C'est bien souvent sous les mots des autres – quand on est lecteur goûteur de mots et que ces «autres» sont d'authentiques écrivains – que l'on découvre quelques clés menant à l'une ou l'autre de ses propres vérités. Ainsi ai-je tout juste – juste avant de consentir à taper, ici, ces lignes, pour une fois cédant à la pulsion brute de «filer la phrase» à défaut de métaphores pour donner forme à l'un, au moins, de ces innombrables afflux discursifs qui sans cesse me traversent – tout juste compris, donc, à travers de savoureuses phrases de Jean-Louis Kuffer le concernant lui ou d'autres écrivains dont il dit si bien l'art, de quelle nature pouvait être ce mystérieux embrasement d'où naissent tant de sublimités textuelles.

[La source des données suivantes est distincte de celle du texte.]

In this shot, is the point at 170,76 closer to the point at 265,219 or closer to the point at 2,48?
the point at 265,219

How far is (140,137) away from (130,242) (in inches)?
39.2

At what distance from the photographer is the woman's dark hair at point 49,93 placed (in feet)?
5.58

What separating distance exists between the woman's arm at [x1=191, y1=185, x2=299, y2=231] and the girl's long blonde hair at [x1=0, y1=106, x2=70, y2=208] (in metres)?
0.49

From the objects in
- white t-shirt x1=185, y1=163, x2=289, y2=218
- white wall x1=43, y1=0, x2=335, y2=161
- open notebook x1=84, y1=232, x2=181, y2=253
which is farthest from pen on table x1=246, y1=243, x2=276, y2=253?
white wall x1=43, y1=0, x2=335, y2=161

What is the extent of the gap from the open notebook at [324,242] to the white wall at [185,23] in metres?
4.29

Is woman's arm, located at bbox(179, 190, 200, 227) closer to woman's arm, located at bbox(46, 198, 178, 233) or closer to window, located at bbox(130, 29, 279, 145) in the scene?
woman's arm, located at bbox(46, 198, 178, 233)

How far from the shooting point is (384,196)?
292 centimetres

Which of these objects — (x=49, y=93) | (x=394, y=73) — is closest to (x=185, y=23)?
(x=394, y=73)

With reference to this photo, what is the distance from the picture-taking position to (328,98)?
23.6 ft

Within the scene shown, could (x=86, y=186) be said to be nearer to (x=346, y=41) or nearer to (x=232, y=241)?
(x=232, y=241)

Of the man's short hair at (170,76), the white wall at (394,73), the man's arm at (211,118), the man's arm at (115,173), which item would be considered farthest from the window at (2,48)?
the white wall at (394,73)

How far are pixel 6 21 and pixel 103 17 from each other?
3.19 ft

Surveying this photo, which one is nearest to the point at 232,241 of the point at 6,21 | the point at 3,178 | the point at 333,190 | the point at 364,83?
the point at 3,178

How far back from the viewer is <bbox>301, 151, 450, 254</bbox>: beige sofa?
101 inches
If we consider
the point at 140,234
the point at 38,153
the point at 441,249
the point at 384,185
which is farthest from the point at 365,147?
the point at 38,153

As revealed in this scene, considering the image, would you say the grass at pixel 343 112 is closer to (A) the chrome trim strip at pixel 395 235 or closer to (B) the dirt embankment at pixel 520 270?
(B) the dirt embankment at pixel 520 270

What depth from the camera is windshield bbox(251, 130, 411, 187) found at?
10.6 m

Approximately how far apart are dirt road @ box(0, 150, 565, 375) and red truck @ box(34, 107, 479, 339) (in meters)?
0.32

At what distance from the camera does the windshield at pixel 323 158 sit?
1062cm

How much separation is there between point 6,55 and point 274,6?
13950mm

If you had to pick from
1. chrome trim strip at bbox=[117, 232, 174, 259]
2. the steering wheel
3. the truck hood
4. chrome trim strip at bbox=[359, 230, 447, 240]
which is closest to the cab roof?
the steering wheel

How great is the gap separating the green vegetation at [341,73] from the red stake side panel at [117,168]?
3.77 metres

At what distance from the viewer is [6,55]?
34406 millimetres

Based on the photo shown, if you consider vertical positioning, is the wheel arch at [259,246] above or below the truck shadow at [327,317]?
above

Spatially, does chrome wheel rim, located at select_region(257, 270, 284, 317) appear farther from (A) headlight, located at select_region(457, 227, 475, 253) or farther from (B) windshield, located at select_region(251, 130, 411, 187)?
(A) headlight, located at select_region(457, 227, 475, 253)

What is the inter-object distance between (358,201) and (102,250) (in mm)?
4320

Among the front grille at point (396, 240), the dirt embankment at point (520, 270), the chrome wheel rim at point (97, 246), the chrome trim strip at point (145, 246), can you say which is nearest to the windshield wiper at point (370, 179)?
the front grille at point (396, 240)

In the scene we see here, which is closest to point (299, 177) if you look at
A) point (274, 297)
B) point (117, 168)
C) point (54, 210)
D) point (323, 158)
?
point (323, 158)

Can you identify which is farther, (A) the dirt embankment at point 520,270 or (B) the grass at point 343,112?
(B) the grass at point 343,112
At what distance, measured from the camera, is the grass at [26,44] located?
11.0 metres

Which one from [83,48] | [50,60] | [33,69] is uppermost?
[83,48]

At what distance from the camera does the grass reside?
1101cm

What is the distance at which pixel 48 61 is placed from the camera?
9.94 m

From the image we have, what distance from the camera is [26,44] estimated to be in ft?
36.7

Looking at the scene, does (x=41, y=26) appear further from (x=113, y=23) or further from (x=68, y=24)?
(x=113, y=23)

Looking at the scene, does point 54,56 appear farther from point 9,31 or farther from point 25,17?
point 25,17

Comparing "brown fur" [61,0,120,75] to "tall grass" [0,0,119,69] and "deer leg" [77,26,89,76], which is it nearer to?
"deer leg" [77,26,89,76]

La littérature – c'est-à-dire cet usage non ustensilaire de la langue qui fait proliférer confluences et ambiguïtés sémantiques, jeux sonores, interpolations lexicales... toutes choses qui fondent la littérarité – a ce pouvoir unique...

Quel pouvoir? Bien vite mon élan a été coupé, ne restent que ces points de suspension par lesquels je me signifiais qu'il y aurait une suite à écrire. Je crois qu'elle est là, sur la page de cahier – oui, en effet:

La littérature a ce pouvoir unique de faire vibrer entre les mots, les phrases, une ineffable présence, un «au-delà de ce qui est écrit» peignant à l’horizon de la lecture un vague paysage qui donne à celle-ci sens et relief – un vague paysage propre à chaque lecteur et dont l’auteur ne saura jamais rien. Le vrai critique, le critique lumineux, est celui qui sera capable de rendre justice à la littérarité d’autrui non pas seulement en citant de larges extraits – car ce faisant il reste en surface, dans une monstration qui n’amène pas le lecteur dans les profondeurs bouleversantes de l’écriture dont il est question – mais en faisant à son tour advenir dans ses phrases une littérarité singulière, en suscitant à son tour un «vague paysage». Celui qui saura aussi, en même temps, faire entrevoir au lecteur ce «paysage» qu’il a lui-même entrevu en lisant, et souligner comment l’écrivain dont il parle parvient à rendre manifeste la présence mystérieuse.
Jean-Louis Kuffer est de cette confrérie des critiques lumineux.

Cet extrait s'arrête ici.